§ **What is being asked**: Report each line of the records below that contains the string "foreground".

§ **Provided information**:
##########
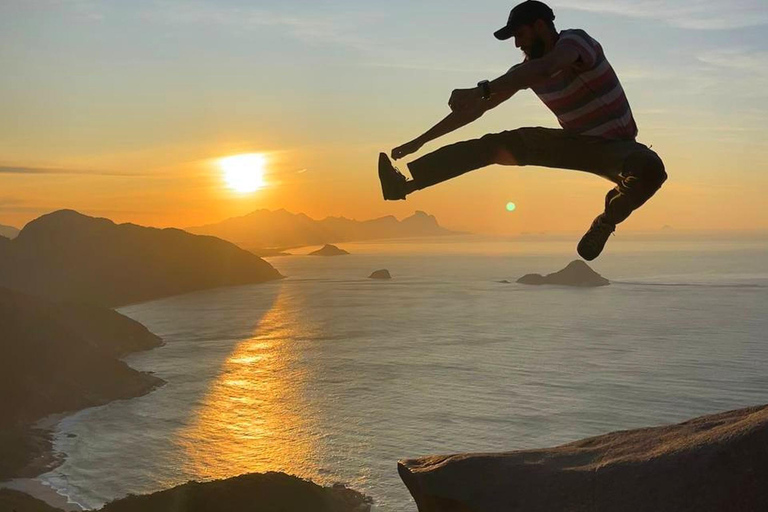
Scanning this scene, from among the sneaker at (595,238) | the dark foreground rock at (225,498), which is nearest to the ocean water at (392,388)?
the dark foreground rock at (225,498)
##########
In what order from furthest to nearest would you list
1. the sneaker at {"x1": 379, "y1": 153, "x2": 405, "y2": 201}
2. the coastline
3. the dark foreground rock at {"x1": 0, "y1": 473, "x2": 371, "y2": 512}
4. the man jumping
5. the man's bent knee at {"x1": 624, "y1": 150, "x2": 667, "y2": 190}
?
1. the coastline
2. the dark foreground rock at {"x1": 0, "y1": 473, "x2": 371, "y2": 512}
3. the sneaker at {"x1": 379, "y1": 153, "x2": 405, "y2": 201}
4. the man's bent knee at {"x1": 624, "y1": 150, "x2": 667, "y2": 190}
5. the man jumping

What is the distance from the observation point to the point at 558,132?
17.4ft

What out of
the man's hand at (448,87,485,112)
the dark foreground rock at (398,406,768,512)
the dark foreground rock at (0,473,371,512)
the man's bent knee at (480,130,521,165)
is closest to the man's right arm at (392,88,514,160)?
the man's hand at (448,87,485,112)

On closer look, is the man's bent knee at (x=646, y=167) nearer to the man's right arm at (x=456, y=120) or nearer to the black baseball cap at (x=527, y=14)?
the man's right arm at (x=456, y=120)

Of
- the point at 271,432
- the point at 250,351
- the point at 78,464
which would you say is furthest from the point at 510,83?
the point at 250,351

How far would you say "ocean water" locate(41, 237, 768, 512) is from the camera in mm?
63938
##########
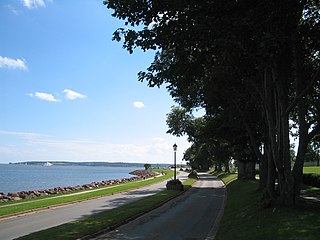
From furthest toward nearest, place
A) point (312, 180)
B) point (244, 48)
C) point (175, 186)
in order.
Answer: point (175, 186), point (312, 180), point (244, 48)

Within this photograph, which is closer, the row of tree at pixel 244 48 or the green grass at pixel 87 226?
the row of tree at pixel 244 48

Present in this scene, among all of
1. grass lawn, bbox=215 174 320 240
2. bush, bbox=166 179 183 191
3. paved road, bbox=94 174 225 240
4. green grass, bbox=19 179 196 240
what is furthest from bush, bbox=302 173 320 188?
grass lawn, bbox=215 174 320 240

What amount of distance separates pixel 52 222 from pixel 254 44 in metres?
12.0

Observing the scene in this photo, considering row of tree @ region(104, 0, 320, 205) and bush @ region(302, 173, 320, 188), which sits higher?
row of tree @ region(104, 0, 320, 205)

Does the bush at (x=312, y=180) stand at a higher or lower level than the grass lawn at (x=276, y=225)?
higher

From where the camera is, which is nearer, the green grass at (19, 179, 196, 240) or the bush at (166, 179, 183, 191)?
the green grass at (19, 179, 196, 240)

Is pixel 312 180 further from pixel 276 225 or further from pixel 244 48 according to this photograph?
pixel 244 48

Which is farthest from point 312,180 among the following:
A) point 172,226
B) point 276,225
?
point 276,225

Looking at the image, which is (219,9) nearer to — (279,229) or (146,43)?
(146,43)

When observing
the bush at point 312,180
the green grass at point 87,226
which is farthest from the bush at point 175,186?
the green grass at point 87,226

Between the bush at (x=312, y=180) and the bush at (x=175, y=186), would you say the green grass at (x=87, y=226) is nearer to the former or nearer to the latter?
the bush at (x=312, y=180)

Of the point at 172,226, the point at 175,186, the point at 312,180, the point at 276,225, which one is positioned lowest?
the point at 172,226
##########
§ **Right answer**:
Scanning this scene, from among the sneaker at (595,238) | the dark foreground rock at (225,498), which is nearest to the ocean water at (392,388)?
the dark foreground rock at (225,498)
3. the dark foreground rock at {"x1": 0, "y1": 473, "x2": 371, "y2": 512}
2. the dark foreground rock at {"x1": 0, "y1": 473, "x2": 371, "y2": 512}
the dark foreground rock at (398,406,768,512)
the dark foreground rock at (0,473,371,512)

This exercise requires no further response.